What Are Data and String?

Before we write code, I want you to understand what Data and String (both structs) are. Understanding how these types are designed makes it easier to follow along. A Data object represents a collection of bytes and is is commonly used to work with binary data. A String object represents a collection of characters, Character objects.

Creating a Data Object

You are interested in converting a Data object to a String object, but let me start by showing you how you can convert a String object to a Data object. Fire up Xcode and create a playground. Add an import statement for the Foundation framework.

import Foundation

Declare a string.

import Foundation

let string = "Hello from Cocoacasts!"

You can convert the String object to a Data object by invoking the data(using:) method on the String object. The data(using:) method defines one parameter of type String.Encoding. We pass in utf8, but note that there are plenty more options.

import Foundation

let string = "Hello from Cocoacasts!"
let data = string.data(using: .utf8)

The data(using:) method returns an optional Data object. If the conversion was successful, then the Data object contains a representation of the String object encoded using the encoding you defined, utf8 in this example.

How to Convert a Data to a String In Swift

Let's now focus on converting the Data object back to a String. We create a String object from a Data object by invoking one of the initializers of the String struct, init(data:encoding:). It is important that we use the same encoding we used to encode the string.

import Foundation

let string = "Hello from Cocoacasts!"
let data = string.data(using: .utf8)

if let data, let string = String(data: data, encoding: .utf8) {
    print(string)
}

There are a few things I want to point out. We use optional binding to access the Data object because the data(using:) method returns an optional Data object. We also need to safely unwrap the result of the initializer because the initializer is failable.

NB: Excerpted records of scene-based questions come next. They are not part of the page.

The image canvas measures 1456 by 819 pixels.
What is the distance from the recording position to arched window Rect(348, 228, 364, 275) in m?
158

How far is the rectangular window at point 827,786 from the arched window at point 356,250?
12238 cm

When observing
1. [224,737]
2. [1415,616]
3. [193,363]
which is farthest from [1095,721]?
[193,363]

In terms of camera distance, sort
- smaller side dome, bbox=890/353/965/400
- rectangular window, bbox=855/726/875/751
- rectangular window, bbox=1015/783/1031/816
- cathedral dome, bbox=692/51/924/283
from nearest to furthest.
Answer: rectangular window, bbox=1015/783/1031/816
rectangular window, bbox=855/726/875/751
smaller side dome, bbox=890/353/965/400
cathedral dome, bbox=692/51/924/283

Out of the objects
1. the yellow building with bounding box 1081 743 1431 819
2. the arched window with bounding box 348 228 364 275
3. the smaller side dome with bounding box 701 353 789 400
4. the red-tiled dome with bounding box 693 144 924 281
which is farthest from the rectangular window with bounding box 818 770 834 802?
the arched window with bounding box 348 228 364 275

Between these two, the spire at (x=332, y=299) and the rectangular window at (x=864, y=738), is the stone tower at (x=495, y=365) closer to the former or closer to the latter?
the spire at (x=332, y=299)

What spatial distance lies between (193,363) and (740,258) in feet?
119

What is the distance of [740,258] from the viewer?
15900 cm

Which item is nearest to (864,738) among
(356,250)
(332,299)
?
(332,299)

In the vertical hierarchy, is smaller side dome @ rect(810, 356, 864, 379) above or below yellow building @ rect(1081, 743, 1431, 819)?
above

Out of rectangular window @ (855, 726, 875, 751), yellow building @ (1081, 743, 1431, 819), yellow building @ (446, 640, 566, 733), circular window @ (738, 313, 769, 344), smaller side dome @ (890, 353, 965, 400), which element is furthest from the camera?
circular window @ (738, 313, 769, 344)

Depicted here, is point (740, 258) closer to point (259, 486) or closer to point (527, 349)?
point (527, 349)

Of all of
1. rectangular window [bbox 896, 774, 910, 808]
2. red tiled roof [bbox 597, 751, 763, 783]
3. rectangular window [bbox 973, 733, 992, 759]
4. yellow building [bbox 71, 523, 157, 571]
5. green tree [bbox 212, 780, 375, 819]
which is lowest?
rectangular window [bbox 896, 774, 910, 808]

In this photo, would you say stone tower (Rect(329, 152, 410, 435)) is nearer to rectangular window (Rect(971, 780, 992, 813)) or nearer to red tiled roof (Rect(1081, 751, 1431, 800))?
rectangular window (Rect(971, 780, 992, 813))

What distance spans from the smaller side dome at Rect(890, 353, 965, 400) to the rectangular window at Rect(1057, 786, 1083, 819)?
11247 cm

How to Convert a Data to a String In Swift

Why UTF-8?

You may be wondering why we opted for the UTF-8 encoding. There are several reasons for choosing UTF-8.

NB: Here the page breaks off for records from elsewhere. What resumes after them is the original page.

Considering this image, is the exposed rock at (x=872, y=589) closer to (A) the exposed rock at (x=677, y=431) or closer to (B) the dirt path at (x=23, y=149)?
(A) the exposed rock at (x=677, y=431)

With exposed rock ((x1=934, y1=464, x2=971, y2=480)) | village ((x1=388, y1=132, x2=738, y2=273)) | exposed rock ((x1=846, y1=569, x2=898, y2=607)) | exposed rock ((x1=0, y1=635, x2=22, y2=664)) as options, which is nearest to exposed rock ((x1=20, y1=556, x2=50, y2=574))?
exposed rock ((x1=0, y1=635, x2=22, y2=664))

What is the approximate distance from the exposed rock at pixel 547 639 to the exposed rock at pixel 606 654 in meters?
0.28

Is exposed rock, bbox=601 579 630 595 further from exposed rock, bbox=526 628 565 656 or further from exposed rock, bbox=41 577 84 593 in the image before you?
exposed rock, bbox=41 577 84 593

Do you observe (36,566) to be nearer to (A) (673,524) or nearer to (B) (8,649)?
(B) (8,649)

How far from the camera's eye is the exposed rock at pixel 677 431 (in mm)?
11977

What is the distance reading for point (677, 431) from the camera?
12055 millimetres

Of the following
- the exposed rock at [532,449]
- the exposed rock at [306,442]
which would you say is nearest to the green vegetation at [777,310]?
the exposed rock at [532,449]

Backward Compatibility with ASCII: UTF-8 is backward-compatible with ASCII. In the past, ASCII was widely used to represent English characters. Any file that is valid ASCII is also a valid UTF-8 file.

Unicode Support: UTF-8 can represent any character in the Unicode standard. This is important if you consider the wide range of characters used in different languages around the globe.

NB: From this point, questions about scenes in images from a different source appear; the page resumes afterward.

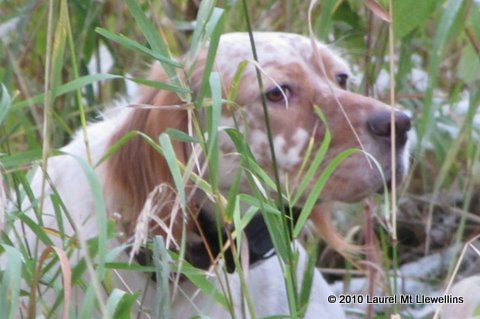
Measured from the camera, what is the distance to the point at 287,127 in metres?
2.34

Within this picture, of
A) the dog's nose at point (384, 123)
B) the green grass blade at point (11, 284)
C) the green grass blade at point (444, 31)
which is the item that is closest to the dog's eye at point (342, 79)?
the dog's nose at point (384, 123)

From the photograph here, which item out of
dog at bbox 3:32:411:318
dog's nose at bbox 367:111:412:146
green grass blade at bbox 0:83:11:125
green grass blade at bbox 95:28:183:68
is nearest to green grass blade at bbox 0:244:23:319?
green grass blade at bbox 0:83:11:125

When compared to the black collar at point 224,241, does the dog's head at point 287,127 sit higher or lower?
Result: higher

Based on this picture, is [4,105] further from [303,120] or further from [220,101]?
[303,120]

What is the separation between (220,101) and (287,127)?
59 centimetres

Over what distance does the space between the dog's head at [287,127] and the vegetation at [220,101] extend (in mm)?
89

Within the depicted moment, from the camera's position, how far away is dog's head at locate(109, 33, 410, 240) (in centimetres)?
228

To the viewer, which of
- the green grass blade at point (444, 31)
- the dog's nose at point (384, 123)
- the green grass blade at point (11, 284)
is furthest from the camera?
the dog's nose at point (384, 123)

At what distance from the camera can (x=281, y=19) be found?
334cm

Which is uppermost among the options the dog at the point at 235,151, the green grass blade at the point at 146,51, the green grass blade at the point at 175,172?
the green grass blade at the point at 146,51

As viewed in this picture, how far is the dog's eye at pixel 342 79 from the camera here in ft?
8.31

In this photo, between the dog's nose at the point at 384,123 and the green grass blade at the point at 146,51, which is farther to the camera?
the dog's nose at the point at 384,123

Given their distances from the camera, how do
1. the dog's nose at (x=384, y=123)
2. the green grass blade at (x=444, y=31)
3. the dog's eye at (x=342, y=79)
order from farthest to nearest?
the dog's eye at (x=342, y=79) → the dog's nose at (x=384, y=123) → the green grass blade at (x=444, y=31)

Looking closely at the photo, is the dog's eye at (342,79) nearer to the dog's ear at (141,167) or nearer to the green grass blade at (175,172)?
the dog's ear at (141,167)
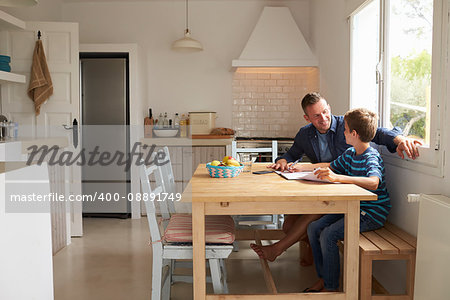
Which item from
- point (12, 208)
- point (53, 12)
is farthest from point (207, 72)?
point (12, 208)

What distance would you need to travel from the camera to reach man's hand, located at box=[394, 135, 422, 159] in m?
2.35

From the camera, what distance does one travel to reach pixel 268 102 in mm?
5523

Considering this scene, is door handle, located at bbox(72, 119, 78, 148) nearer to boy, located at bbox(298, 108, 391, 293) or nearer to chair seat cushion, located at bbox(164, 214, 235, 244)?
chair seat cushion, located at bbox(164, 214, 235, 244)

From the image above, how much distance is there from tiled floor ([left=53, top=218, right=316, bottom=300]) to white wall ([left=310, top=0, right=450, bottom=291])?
70 cm

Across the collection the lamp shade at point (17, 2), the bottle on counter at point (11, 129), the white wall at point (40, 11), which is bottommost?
the bottle on counter at point (11, 129)

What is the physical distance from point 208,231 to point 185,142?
2813 mm

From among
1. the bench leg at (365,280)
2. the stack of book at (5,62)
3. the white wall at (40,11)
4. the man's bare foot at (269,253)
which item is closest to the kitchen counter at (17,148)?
the stack of book at (5,62)

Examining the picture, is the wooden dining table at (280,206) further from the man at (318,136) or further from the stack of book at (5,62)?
the stack of book at (5,62)

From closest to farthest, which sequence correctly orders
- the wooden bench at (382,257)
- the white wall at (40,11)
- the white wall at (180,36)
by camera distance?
the wooden bench at (382,257), the white wall at (40,11), the white wall at (180,36)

Efficiency for English Text: English is still the most common language used on the web. For English text UTF-8 uses the same amount of space as ASCII, one byte per character. One byte per character is more space-efficient compared to other Unicode encodings, such as UTF-16 or UTF-32.

Self-Synchronization: UTF-8 has a self-synchronization property. Euh ... what? This simply means that if bytes are lost due to errors or corruption, it is easier to find the start of the next character compared to fixed-size encodings. Self-synchronization makes UTF-8 more resilient in environments where errors can occur.

Widespread Adoption: The widespread adoption of UTF-8 in various systems and technologies (e.g., operating systems, programming languages) has strengthened its position as the most common encoding. For example, it is the default charset for XML and HTML 5.

Variable Width Character Encoding: UTF-8 uses a variable width character encoding that can represent every character in the Unicode standard, yet is backward-compatible with ASCII. The benefit is that it can represent characters from a wide range of scripts and languages without wasting space for scripts with fewer characters.

Standardization: Many, many standards and protocols have adopted UTF-8 as the default (or recommended) encoding. As you may have guessed, that further promotes or encourages its use, making it a de facto standard in many areas of computing and technologies.

For the Curious ...

UTF-8 stands for Unicode Transformation Format - 8-bit. Unicode refers to the Unicode standard, a computing industry standard for the consistent encoding, representation, and handling of text expressed in most of the world's writing systems.

Transformation Format indicates that the encoding is a transformation format. What does that mean? It simply means that it is a way of transforming a set of Unicode code points into a series of bytes.

The 8 in UTF-8 means that it uses 8-bit blocks to represent a character. UTF-8 is a variable-width character encoding that can represent every character in the Unicode standard. It does this by using one to four 8-bit bytes to encode characters.